**TASK STATEMENT:** Write out only the opening lines of the entries, through the line with "common name: mule deer".

INPUT RECORDS below:

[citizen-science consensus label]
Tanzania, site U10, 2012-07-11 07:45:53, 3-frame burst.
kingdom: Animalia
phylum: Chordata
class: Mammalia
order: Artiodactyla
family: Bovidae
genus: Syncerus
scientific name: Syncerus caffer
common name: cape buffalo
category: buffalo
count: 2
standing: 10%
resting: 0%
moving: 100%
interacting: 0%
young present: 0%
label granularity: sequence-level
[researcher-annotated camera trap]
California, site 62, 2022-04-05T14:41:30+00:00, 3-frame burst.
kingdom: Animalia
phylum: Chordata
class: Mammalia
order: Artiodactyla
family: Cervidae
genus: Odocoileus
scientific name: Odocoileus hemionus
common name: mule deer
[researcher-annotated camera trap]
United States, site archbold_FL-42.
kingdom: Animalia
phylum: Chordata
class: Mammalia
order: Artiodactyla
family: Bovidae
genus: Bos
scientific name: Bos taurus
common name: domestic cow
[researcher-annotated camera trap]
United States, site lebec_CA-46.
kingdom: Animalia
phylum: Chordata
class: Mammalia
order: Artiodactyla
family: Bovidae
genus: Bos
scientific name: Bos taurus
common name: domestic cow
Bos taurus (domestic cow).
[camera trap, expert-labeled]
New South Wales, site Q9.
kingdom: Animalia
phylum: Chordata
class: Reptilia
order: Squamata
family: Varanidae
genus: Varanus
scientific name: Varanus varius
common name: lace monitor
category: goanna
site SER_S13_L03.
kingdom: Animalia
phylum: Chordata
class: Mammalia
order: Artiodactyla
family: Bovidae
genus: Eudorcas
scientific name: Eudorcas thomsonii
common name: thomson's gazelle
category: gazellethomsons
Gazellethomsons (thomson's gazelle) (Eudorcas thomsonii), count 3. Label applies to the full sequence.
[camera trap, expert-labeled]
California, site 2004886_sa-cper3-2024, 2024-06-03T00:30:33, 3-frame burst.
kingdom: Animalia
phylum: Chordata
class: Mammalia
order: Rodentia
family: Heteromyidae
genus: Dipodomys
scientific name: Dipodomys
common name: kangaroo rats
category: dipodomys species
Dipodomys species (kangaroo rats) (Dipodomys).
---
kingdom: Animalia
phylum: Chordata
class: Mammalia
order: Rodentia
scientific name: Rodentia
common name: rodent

End of INPUT RECORDS.

**TASK RESPONSE:**
[citizen-science consensus label]
Tanzania, site U10, 2012-07-11 07:45:53, 3-frame burst.
kingdom: Animalia
phylum: Chordata
class: Mammalia
order: Artiodactyla
family: Bovidae
genus: Syncerus
scientific name: Syncerus caffer
common name: cape buffalo
category: buffalo
count: 2
standing: 10%
resting: 0%
moving: 100%
interacting: 0%
young present: 0%
label granularity: sequence-level
[researcher-annotated camera trap]
California, site 62, 2022-04-05T14:41:30+00:00, 3-frame burst.
kingdom: Animalia
phylum: Chordata
class: Mammalia
order: Artiodactyla
family: Cervidae
genus: Odocoileus
scientific name: Odocoileus hemionus
common name: mule deer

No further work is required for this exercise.